3.2 Data description
Visual inspection of the data, helps us to see patterns and other details. Deciding which type of plot/graph to use depends on the type of data and it’s purpose
The most useful plots are:
- Histogram – commonly used to visualize the distribution of a variable within consecutive intervals using vertical bars
- Line plot – commonly used to visualize how variable changes over time (time-series data)

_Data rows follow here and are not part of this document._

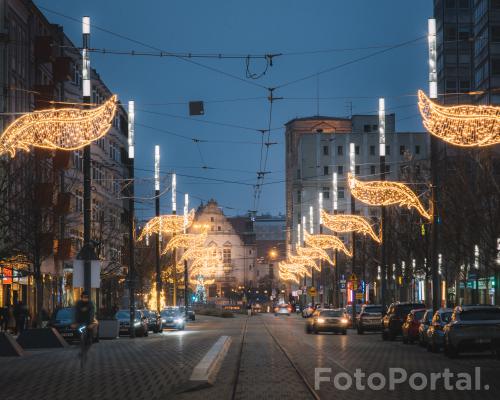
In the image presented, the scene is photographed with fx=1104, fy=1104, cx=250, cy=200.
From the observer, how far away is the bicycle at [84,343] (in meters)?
27.9

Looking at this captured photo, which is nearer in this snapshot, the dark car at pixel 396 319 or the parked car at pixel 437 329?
the parked car at pixel 437 329

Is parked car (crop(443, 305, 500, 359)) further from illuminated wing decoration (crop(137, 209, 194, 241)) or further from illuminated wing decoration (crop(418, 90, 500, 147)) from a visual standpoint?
illuminated wing decoration (crop(137, 209, 194, 241))

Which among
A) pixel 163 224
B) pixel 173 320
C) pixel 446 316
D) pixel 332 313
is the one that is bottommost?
pixel 173 320

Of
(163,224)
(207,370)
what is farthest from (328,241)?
(207,370)

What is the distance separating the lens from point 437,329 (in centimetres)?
3625

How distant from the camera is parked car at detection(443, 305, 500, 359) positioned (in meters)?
31.5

- Scatter plot – commonly used to visualize the relationship between two numerical variables using points
Along with plots, descriptive statistics should be provided for each variable (mean, standard deviation, skewness, kurtosis, \(\dots\)) and normality of dependent variable \(y\) should be checked
If the dependent variable \(y\) is not normally distributed it’s unlikely that random variable \(u\) will follow a standard normal (Gaussian) distribution
Distribution of a variable often deviates from a normal curve due to the presence of extreme values, and therefore usually exhibits high kurtosis and skewness different from zero
Histogram, in particular, may indicate the presence of extreme values above the mean (distribution has a long right-tail) which means that variable is positively skewed
Histogram may also indicate the presence of extreme values bellow the mean (distribution has a long left-tail) which means that variable is negatively skewed
A normal distribution has a skewness of \(0\) and a kurtosis of \(3\)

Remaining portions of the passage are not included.